:: Okuma Metni ::
CHP lideri Kemal Kılıçdaroğlu, saat 21.00''da yapacağını söylediği ve merak uyandıran paylaşımını yaptı.
Kılıçdaroğlu videolu paylaşımında; "Bazı şeyler yürek ister, o yürek benim yol arkadaşlarımda var!. Başörtüsü meselesini geride bırakmanın zamanı geldi!" diyerek Meclis''e kanun teklifi vereceklerini açıkladı.
Kılıçdaroğlu yayınladığı videosunda başörtüsü serbestisini yasal güvence altına alacaklarını belirterek “Türkiye''yi barıştırma yolu zor ve engebeli bir yol. Ve bu yolda hep beraber yürümek zorundayız. Bu yaralardan biri de başörtüsü mevzusu. Burada bizim de yanlışlarımız oldu geçmişte. Bu meseleyi toplum olarak aşma, geride bırakma zamanı. Kadınlara giyim kuşamını siyasetin tekelinden çıkartıyoruz. Bu hakkı yasal güvenceye alacağız. Yarın itibariyle bu yarayı sonsuza kadar kapatacak adımı atıyoruz. Kanun teklifimizi, grup toplantısından hemen sonra, TBMM''ye sunacağız." ifadelerini kullandı.
:::
Yazılı Yönerge
Lütfen okuma metninde "Kılıçdaroğlu videolu paylaşımında;" ile başlayıp "teklifi vereceklerini açıkladı." ile biten kısmı, "yol arkadaşlarımda" yerine "dava arkadaşlarımda" koyarak yeniden yazın. Sonraki öğelerin okuma metniyle hiçbir bağlantısı yoktur.
:: Verilen Bilgiler ::
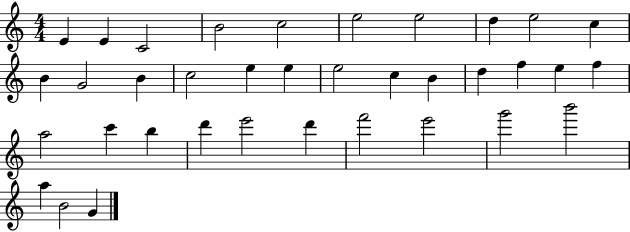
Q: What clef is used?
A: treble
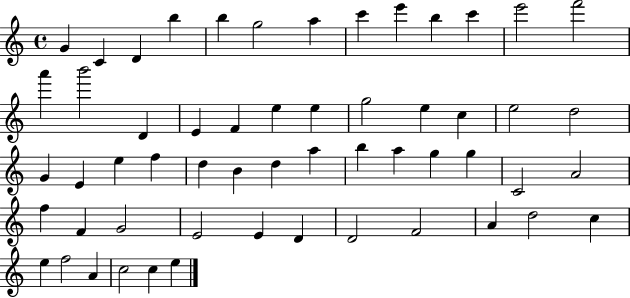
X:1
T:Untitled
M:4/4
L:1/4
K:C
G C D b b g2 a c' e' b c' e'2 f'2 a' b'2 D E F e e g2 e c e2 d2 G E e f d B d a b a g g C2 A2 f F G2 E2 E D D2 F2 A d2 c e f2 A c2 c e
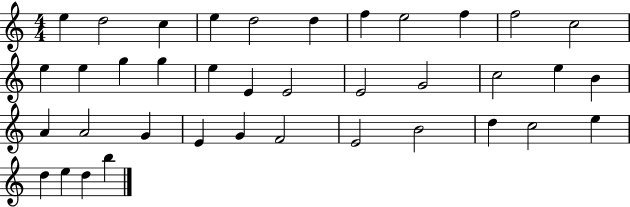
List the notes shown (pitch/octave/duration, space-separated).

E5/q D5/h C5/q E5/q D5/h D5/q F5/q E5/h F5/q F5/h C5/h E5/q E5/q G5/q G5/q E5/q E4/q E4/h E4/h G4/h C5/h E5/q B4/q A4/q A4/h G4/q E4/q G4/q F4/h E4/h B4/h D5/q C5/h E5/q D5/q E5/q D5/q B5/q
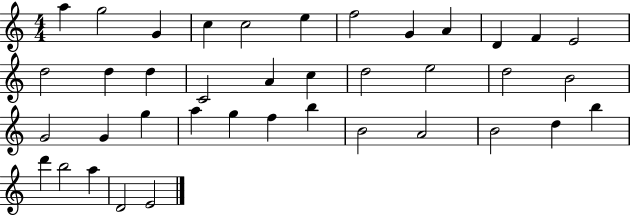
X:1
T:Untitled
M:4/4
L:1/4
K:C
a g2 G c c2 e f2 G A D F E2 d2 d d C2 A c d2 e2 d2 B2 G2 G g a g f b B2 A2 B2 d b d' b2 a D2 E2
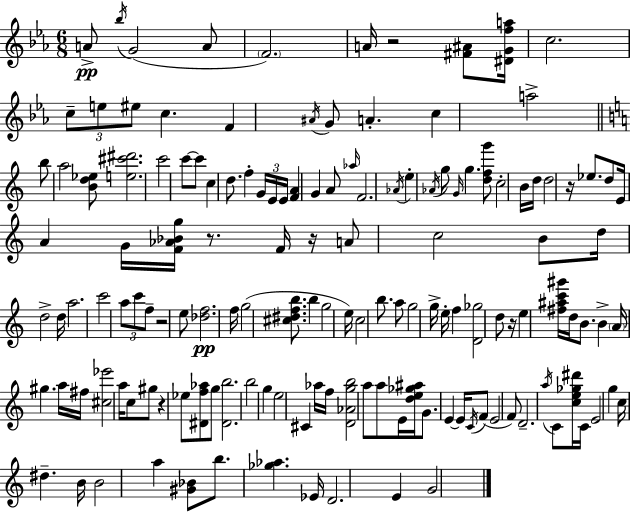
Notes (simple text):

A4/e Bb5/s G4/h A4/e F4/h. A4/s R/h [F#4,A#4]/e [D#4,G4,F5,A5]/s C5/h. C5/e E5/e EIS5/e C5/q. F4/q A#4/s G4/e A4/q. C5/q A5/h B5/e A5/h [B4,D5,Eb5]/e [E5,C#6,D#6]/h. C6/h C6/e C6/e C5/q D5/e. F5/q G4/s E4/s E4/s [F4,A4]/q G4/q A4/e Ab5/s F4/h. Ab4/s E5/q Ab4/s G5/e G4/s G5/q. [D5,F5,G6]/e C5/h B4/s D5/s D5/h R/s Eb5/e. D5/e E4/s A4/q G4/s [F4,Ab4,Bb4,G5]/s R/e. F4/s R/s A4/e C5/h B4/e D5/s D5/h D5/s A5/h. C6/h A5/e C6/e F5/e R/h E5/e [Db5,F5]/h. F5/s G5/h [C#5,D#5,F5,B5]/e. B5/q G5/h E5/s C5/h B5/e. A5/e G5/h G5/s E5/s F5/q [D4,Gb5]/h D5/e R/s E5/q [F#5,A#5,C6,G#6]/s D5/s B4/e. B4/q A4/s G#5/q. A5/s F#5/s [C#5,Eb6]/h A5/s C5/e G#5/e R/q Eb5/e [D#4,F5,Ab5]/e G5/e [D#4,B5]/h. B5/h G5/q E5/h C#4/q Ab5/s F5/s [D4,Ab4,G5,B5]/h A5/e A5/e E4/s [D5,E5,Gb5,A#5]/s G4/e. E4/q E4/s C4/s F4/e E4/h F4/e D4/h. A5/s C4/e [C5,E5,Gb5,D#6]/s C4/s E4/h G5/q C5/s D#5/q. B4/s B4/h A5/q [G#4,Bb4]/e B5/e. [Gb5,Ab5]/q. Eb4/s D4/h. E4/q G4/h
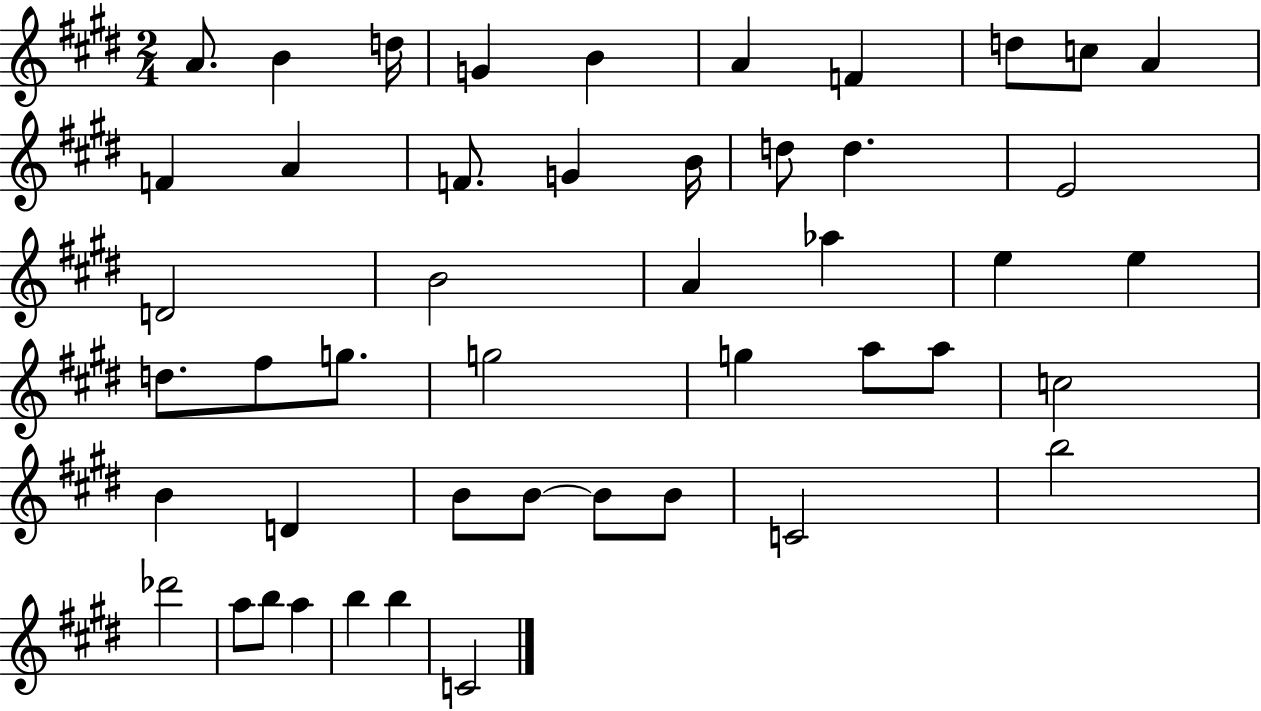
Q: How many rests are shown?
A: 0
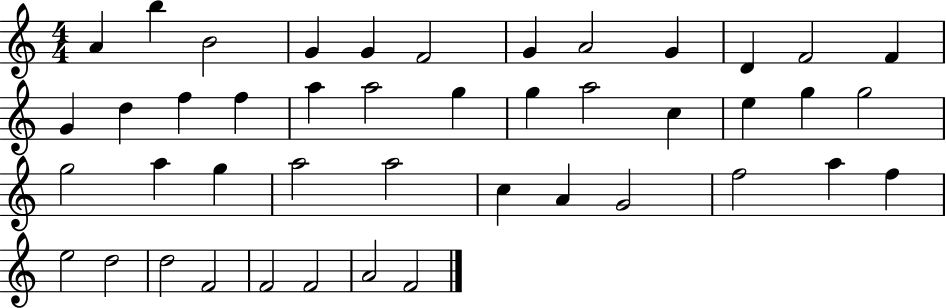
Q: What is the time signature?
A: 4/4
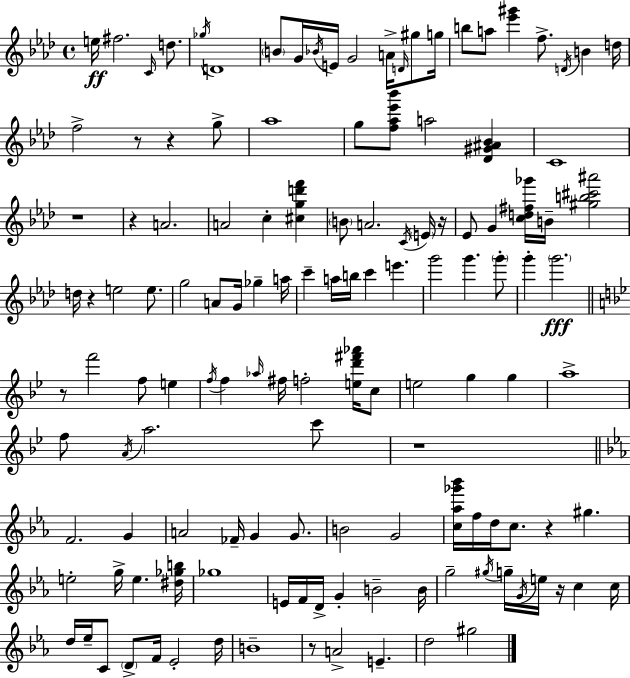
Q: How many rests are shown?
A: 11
:::
:: Verilen Bilgiler ::
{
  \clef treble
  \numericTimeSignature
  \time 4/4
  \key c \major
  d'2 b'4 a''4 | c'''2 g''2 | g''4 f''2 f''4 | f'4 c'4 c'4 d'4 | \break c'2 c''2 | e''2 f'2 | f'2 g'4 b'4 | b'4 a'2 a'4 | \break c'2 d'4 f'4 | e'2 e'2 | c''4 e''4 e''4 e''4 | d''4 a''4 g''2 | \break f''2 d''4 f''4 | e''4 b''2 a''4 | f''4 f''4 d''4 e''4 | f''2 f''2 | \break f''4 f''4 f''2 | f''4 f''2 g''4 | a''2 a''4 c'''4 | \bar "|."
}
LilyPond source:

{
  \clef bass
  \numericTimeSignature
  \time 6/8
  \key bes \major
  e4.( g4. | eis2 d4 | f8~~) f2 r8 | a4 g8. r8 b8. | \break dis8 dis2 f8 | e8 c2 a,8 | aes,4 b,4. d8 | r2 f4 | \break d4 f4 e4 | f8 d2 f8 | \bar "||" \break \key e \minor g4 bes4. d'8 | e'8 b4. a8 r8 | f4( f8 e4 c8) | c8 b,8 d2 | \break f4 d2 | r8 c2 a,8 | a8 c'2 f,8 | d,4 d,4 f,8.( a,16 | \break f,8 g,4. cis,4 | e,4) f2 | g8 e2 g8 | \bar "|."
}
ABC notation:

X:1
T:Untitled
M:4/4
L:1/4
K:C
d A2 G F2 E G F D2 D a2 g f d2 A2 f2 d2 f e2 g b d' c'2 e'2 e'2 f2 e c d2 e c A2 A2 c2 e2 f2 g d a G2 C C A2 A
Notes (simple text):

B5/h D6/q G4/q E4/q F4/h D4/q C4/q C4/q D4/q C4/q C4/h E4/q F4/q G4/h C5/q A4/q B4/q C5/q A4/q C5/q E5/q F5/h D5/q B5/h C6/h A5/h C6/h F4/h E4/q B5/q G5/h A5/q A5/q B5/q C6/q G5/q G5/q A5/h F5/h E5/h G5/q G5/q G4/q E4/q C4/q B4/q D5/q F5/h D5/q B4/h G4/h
:::
:: Verilen Bilgiler ::
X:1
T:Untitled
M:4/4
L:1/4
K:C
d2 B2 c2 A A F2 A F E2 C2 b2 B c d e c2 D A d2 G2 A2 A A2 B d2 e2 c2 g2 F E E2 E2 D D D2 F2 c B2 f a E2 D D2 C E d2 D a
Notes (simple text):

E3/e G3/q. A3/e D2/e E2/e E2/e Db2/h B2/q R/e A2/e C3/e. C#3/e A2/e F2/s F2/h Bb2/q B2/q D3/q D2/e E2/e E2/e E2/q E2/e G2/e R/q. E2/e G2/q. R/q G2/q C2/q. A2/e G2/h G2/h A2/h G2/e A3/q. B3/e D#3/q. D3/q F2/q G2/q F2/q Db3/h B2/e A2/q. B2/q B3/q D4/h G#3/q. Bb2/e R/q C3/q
:::
Göreve Yanıt
Kılıçdaroğlu videolu paylaşımında; "Bazı şeyler yürek ister, o yürek benim dava arkadaşlarımda var!. Başörtüsü meselesini geride bırakmanın zamanı geldi!" diyerek Meclis''e kanun teklifi vereceklerini açıkladı.